From Racine to Vigny, France produced no great poet. This is a fact. Such a period is certainly one of literary decadence; yet we should not go further than the fact itself, or attribute to it an absurd character of logic and necessity. Poetry was asleep in the eighteenth century, through lack of poets; but this failure is not the result of a too free flowering prior to that period. It is what it is, and nothing more. If we call it decadence, we admit the existence of a sort of mysterious organism—a being, a woman—Poetry—who is born, brings forth, and dies, at almost regular intervals, after the manner of human beings. This is an agreeable conception—subject for a dissertation or lecture—but one which should be omitted from a discussion, which aims only at the anatomy of an idea.

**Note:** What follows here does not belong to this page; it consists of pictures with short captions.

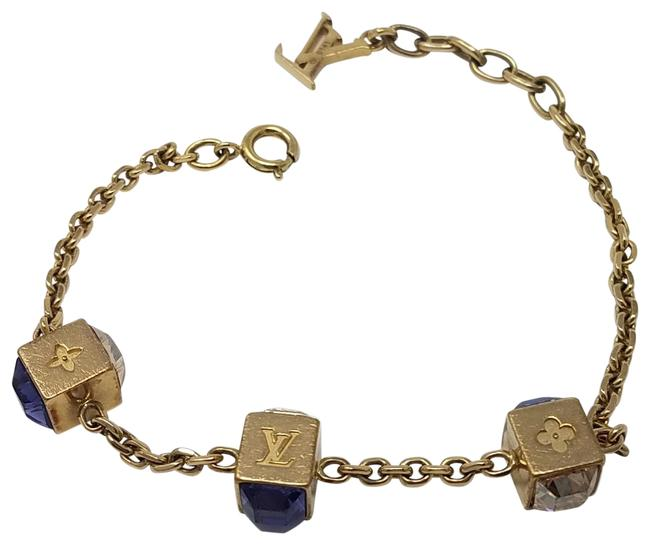 Item - Gold Purple Blue Gold-tone Gamble Lv Crystal Charm Bracelet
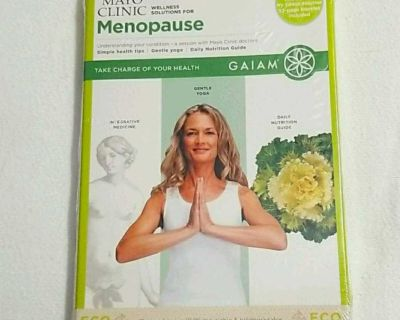 NEW Mayo Clinic Wellness Solutions for Menopause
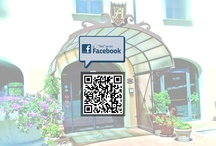 PHF Social Media / By the following QR Code you'll be able to find and subscribe our Social Networks. Be part of our community! / by Park Hotel le Fonti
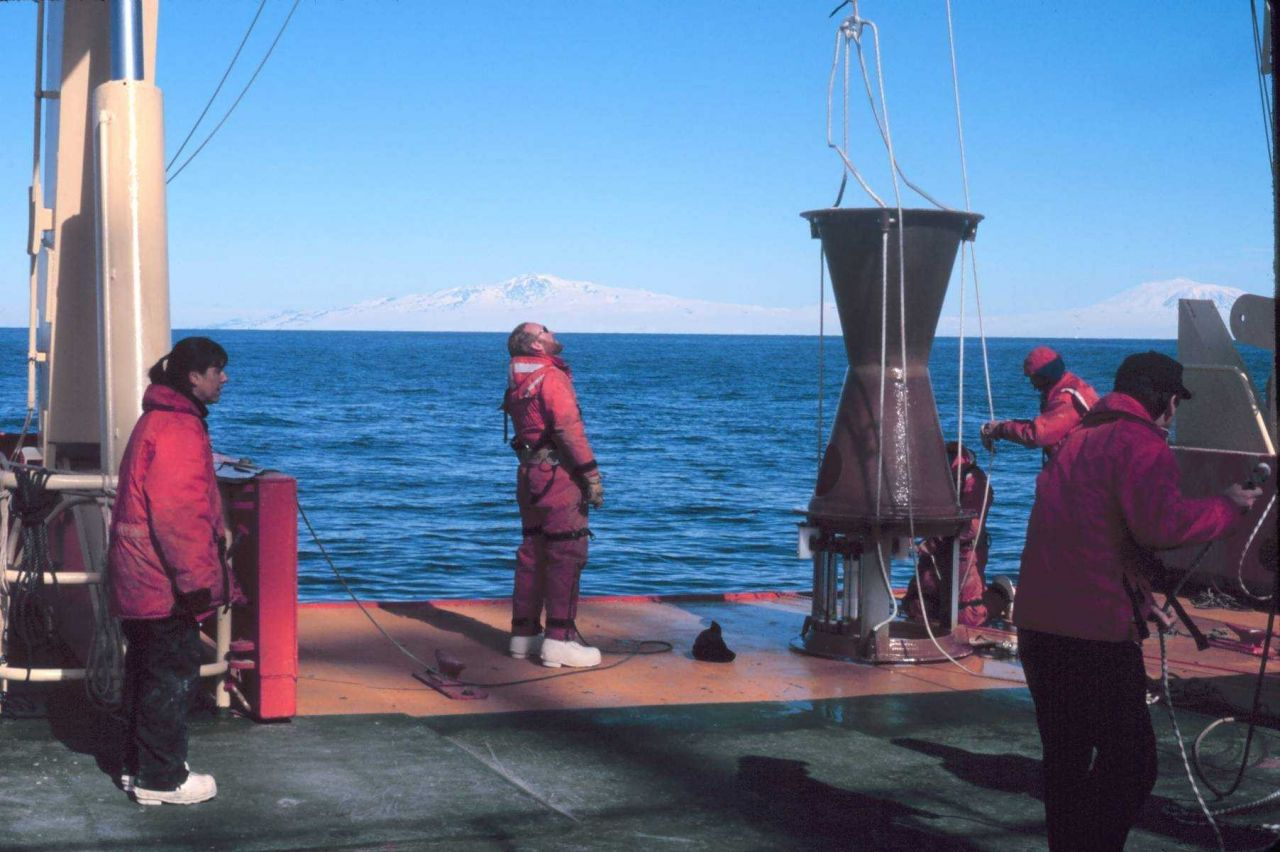 Preparing a mid-water sediment trap for deployment in the Ross Sea Photo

The principal trait of eighteenth century poetry is its spirit of imitation. That century was Roman in its cultivation of this spirit. It imitated furiously, gracefully, tenderly, ironically, stupidly. It was "Chinese" as well as Roman. There were "models." The word was imperative. The poet was not obliged to describe the impression produced upon him by life; he had to watch Racine and scale the mountain. What a singular psychology! The same philosopher who sapped the idea of respect in politics, replastered and whitewashed it anew in literature. There were critics. While Goethe was writing Werther, they were comparing Gilbert and Boileau. It was a degradation. Must we seek a cause for it? That would be vain. To attempt to explain why no poet was born in France for a hundred years, with the exception of Delille[1] and of Chénier, would lead necessarily to explaining the birth of Ronsard, Théophile or Racine also. We know nothing about it, and nothing can be known. Stripped of its mysticism, its necessity, all its historical genealogy, the idea of literary decadence is reduced to a purely negative notion—to the simple idea of absence. This sounds so simple that one scarcely dares to express it; but, when superior intelligences are lacking at a given moment, the multiplication of mediocrities makes itself acutely and actively felt; and, as the mediocre man is an imitator, the epochs that have justly been called decadent are nothing but epochs of imitation. In the last analysis, the idea of decadence is identical with the idea of imitation.